Rund 13 Milliarden Euro wurden laut WDR im März 2020 durch den Bund an etwa 1,8 Millionen Betroffene ausgeschüttet. In den meisten Bundesländern kamen Landesmittel in Höhe von insgesamt mehr als drei Milliarden Euro hinzu. Antragsteller in NRW bekamen im Schnitt 10.500 Euro Soforthilfe. Mehr als 50 Prozent der Antragsteller seien zu Rückzahlungen aufgerufen worden. Der hohe Anteil komme zustande, weil in NRW zu Beginn pauschal Höchstbeträge an alle Antragsteller ausgezahlt worden seien. In der Regel gehe es bei den Rückzahlungen um Teilbeträge.

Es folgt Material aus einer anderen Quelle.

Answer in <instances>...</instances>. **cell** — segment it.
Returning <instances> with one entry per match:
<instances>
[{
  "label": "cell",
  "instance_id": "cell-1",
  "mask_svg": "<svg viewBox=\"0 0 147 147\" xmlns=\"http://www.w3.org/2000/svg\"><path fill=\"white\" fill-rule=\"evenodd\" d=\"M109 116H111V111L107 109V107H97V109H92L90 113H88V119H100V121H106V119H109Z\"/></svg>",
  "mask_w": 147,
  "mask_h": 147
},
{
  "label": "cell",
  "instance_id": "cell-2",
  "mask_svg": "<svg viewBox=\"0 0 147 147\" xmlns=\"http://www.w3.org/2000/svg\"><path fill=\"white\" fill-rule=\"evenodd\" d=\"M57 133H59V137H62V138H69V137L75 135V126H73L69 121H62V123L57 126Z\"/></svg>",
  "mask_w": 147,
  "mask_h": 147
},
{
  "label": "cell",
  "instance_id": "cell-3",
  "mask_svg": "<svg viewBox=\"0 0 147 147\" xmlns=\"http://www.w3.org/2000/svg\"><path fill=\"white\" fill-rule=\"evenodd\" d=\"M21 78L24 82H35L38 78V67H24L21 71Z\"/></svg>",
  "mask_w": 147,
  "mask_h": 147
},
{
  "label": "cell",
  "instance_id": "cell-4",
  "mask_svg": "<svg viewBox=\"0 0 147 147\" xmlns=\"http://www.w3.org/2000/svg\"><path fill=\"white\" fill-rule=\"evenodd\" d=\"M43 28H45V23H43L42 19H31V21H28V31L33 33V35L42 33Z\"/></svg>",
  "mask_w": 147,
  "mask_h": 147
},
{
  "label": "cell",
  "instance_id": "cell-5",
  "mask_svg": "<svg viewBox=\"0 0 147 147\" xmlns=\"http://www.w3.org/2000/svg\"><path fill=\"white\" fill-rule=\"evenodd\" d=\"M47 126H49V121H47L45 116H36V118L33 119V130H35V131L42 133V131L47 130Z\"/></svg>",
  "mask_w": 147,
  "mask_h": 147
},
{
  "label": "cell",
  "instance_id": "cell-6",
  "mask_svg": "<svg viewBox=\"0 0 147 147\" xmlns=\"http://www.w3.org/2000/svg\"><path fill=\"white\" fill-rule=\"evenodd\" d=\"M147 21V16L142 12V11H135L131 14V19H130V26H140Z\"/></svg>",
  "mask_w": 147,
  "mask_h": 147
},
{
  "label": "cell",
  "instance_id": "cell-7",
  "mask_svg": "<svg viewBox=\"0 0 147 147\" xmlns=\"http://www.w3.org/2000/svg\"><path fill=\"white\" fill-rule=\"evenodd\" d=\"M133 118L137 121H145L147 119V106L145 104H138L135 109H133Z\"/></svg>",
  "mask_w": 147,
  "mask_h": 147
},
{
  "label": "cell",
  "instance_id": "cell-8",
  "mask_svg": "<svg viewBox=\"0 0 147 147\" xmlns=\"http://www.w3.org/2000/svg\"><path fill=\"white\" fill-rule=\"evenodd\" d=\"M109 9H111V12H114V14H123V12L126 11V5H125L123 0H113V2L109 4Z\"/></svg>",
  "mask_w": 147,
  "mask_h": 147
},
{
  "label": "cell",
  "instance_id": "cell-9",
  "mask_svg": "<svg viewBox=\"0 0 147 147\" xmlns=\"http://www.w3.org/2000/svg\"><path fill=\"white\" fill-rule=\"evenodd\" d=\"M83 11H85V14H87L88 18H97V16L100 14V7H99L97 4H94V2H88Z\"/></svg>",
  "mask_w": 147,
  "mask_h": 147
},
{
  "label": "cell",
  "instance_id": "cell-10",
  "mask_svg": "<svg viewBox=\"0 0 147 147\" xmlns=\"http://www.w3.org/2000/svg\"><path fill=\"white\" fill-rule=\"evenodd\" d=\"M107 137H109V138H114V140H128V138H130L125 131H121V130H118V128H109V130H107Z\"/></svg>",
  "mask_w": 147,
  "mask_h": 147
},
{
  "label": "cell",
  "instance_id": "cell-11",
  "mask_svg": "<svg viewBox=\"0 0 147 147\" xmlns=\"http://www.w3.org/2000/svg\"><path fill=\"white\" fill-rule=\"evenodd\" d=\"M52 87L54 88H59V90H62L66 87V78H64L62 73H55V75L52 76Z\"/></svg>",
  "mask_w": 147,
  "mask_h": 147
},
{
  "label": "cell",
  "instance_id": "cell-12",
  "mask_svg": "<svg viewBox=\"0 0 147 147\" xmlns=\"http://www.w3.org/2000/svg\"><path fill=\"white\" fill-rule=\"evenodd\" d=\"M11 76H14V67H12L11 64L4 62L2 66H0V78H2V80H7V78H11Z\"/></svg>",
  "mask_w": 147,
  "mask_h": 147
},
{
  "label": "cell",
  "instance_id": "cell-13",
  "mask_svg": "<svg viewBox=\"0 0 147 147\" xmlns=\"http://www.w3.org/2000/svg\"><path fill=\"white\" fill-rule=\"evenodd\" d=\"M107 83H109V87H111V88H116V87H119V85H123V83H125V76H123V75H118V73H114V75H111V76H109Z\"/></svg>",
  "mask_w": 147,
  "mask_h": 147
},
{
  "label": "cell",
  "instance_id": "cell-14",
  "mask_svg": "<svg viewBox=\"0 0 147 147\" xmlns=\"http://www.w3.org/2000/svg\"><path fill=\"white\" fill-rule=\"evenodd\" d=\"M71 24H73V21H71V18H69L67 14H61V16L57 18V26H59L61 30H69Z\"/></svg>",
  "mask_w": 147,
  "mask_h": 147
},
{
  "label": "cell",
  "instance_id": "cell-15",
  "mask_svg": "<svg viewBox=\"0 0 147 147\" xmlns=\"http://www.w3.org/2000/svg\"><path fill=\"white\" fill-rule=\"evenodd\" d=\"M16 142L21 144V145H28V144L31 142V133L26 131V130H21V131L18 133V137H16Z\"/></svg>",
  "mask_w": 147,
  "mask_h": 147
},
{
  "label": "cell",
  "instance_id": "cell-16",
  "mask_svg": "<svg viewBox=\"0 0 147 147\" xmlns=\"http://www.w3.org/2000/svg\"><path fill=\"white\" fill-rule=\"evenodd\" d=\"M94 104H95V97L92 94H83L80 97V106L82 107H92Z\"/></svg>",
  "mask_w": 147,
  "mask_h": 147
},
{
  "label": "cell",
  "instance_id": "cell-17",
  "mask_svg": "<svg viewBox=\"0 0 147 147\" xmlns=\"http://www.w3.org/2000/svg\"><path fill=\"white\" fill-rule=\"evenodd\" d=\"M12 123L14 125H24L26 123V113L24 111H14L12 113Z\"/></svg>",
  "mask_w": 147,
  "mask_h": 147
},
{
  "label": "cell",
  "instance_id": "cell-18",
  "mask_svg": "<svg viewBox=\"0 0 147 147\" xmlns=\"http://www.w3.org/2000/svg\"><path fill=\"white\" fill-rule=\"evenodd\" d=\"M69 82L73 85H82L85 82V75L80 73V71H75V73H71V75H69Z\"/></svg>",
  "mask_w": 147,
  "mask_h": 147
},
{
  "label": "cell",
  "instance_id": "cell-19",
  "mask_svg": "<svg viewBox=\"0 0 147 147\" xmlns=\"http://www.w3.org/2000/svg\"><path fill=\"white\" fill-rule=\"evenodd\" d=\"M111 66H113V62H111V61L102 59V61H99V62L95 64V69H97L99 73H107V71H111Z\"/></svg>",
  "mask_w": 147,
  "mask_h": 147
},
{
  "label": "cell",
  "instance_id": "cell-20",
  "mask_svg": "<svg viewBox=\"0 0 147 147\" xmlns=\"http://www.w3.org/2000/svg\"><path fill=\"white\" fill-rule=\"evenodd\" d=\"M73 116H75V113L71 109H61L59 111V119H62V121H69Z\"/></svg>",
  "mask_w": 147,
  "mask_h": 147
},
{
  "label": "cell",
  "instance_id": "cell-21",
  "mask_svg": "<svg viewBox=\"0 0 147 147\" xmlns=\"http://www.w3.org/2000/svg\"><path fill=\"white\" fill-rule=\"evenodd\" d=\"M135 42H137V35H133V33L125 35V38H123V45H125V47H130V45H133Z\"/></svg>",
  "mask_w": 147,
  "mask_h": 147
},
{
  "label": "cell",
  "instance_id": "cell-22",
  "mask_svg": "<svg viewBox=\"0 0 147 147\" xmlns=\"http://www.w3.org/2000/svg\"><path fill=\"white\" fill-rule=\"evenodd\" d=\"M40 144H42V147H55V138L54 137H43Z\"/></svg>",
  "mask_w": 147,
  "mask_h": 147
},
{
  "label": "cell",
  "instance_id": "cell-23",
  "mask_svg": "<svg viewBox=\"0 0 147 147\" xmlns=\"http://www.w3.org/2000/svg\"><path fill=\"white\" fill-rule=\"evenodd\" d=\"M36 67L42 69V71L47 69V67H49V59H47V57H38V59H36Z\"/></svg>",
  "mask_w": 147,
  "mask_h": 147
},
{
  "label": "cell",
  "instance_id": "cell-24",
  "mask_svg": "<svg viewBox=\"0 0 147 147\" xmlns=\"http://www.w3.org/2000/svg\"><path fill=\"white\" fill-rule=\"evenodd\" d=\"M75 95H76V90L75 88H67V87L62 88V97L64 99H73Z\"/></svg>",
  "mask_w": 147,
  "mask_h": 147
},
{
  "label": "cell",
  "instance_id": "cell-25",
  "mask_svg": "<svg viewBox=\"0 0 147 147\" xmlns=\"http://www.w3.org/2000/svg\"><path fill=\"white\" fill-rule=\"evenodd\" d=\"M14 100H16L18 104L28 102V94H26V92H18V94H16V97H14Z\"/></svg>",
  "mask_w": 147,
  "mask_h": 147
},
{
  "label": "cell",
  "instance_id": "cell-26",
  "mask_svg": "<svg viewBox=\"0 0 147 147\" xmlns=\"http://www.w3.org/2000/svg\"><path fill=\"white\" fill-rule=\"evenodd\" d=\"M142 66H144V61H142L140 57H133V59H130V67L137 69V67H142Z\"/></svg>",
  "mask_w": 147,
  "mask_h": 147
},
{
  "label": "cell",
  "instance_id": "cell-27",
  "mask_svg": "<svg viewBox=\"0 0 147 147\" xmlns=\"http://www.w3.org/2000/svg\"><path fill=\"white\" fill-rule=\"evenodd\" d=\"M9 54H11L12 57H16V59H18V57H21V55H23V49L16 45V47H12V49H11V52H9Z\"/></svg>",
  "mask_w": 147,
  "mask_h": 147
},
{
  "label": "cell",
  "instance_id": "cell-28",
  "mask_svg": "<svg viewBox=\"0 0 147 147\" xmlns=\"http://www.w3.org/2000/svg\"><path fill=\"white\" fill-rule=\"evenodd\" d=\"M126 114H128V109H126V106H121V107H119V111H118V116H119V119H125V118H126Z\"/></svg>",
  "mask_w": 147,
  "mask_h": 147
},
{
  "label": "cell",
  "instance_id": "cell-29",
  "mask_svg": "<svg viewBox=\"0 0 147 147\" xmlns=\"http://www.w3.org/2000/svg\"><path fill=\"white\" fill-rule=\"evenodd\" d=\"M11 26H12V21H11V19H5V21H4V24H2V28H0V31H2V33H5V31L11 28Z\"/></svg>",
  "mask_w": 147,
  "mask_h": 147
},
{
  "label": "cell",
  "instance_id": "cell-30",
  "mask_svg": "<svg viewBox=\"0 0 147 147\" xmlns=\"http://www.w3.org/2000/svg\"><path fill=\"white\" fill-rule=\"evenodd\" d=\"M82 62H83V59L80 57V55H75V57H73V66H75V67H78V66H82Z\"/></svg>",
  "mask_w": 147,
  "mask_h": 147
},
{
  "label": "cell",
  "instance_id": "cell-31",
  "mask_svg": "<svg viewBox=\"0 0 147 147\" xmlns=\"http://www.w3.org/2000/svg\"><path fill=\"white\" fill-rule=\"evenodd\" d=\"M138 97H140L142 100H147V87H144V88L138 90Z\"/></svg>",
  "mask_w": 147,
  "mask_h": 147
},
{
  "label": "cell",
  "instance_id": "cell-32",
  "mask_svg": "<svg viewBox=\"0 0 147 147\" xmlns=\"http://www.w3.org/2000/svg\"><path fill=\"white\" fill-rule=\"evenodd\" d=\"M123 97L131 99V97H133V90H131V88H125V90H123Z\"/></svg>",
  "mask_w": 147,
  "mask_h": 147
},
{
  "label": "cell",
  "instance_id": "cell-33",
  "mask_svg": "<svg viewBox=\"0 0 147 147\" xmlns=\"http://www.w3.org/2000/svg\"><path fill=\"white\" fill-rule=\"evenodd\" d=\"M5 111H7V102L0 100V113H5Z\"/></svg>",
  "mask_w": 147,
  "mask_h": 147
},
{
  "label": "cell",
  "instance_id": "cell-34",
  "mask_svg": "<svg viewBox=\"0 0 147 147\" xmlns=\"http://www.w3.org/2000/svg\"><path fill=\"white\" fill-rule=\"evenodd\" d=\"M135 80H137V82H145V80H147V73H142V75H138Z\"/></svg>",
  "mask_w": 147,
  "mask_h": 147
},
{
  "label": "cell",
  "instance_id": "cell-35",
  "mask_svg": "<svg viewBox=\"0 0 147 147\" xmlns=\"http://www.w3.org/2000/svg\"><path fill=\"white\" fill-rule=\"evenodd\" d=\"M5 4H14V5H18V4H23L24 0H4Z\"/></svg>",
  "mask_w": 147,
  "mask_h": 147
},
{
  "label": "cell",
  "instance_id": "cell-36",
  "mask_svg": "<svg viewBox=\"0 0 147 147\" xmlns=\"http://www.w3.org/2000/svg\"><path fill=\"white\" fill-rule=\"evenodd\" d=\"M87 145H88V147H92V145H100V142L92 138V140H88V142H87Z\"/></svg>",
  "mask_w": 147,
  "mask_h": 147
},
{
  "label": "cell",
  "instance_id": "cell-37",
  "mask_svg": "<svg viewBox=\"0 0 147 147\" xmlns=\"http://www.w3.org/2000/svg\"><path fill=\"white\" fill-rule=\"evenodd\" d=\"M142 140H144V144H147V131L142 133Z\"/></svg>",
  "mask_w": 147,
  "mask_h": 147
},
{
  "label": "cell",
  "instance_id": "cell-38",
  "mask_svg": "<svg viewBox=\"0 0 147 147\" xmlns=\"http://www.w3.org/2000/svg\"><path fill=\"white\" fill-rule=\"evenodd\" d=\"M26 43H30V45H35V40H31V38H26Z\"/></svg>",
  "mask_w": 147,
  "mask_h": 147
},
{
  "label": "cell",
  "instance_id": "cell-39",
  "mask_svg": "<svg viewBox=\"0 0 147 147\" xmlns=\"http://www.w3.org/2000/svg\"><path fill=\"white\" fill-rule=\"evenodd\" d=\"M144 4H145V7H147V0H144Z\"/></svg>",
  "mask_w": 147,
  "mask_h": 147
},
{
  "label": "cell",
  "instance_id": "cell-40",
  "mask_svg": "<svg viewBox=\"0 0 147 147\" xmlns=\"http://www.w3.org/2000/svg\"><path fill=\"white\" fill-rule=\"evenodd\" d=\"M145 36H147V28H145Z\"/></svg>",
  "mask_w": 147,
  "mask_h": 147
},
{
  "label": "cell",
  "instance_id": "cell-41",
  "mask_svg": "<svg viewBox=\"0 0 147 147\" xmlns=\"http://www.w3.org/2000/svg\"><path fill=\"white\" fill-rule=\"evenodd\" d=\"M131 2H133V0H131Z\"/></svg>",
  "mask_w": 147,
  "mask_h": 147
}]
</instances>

„Ich gehöre zu den Glücklichen“

Die Zeit sei für alle Einzelhändler schlimm gewesen, sagt Vera Kopitetzki, Geschäftsführerin von „Bääähm – Die Kinderschuhprofis“ am Biesenkamp. Diejenigen, die ihre Läden immer wieder schließen mussten, hätten das unangenehme Gefühl gehabt, nicht „systemrelevant“ zu sein. „Ich gehöre immerhin zu den Glücklichen, die die meiste Zeit geöffnet haben durften.“ Wenn auch in eingeschränkter Form: „Wir haben viel mit geplanten Terminen gearbeitet. Das bieten wir heute immer noch an.“ Auch Kopitetzki beantragte im Frühjahr 2020 die Soforthilfe. „Das ging ziemlich einfach. Bis Ende 2023 musste ich nun 7000 Euro davon zurückzahlen.“ Das wäre auch in Raten möglich gewesen. „Aber ich wollte das aus dem Kopf haben.“ Mit dem Antrag auf Kurzarbeitergeld in ihrem Geschäft habe sie einigen Ärger gehabt. „Das musste man Begründen, Urlaubstabellen einreichen und so weiter.“

„Rückzahlung ist gerecht“

„Die ersten Hilfen kamen sehr zügig. Und das war sehr wichtig – denn man wusste überhaupt nicht, wo die Reise hingeht“, erinnert sich Roland Sümpelmann. Er ist Inhaber des Geschäfts Foto Sümpelmann in Ickern. Erst danach habe die Diskussion über die Zurückzahlung stattgefunden. Bis auf etwa 3000 Euro musste Sümpelmann die gesamte Soforthilfe zurückzahlen. „Die Erwartungen waren vielleicht höher. Aber unter dem Strich hat es funktioniert.“ Das Kurzarbeitergeld habe dabei geholfen. „Anfangs mussten wir zwischenzeitlich schließen. Bei uns waren die Regeln etwas unklar, wegen des gemischten Sortiments. Viele Geschäfte mussten zu machen, einige Handwerker weitermachen. Und zu uns gehört beides ein bisschen.“

„Ich bin zufrieden damit, wie es abgelaufen ist“, sagt ein Gastronom von der Lange Straße in Habinghorst. Er möchte nicht namentlich genannt werden. In dieser Zeit hätten er und die Kollegen gelernt, das Geschäft „außer Haus“ zu verbessern. Dass er den Großteil der Soforthilfe zurückzahlen muss, findet er gerecht. „Uns wurde geholfen, jetzt können wir das ausgleichen.“

Soforthilfe-Rückzahlung umstritten

Vielerorts wird in Deutschland gegen die Rückzahlung der Corona-Hilfen geklagt. Allein in Baden-Württemberg gehen laut Recherchen des SWR zurzeit rund 1400 Unternehmen und Selbstständige gerichtlich dagegen vor. Bis Ende 2024 seien insgesamt acht Rückforderungsbescheide in erster Instanz aufgehoben worden. Diese Entscheidungen seien aber noch nicht rechtskräftig.